On the other hand, the second series of The Twelve can now be watched in full. Sam Neill is again an urbane silk but this time his ravishing partner and eventual rival is Frances O’Connor. The upshot is compelling television of the classiest kind. An aggressive and unlovable woman has been killed and her daughter and a man the woman employed – with whom the daughter was involved – are on trial for his murder.
O’Connor and Neill are sleeping together and purr with cynical affection though she has serious problems with her marriage and children. Then there are the twelve themselves, the jurors. One is dying and is given marijuana which reduces him to hilarity. Tasma Walton rages at her senile mother and the question of her genealogy.

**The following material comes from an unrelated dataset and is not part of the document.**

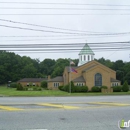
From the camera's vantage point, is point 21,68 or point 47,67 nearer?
point 21,68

Season 2 has an elegant, consistently surprising narrative and it’s a joy to watch Sam Neill and Frances O’Connor sparring and scheming together in the poshest and most polished Australasian accents the world could muster. How does Season 2 compare with the widely acclaimed first season which featured Kate Mulvany? Well, it’s less of a bag of absolutely graphic surprises but it has the great advantage of being as different as it conceivably could be while retaining the same leading man. It also includes a graphically powerful scene in which a likeable character causes the death of a friend.
It’s clear too that The Twelve comes out of the attempt to represent a civilisation which is precisely what Mary and George – in the face of the soaring culture and conflict it tinkers with – fails so singularly to conjure into life.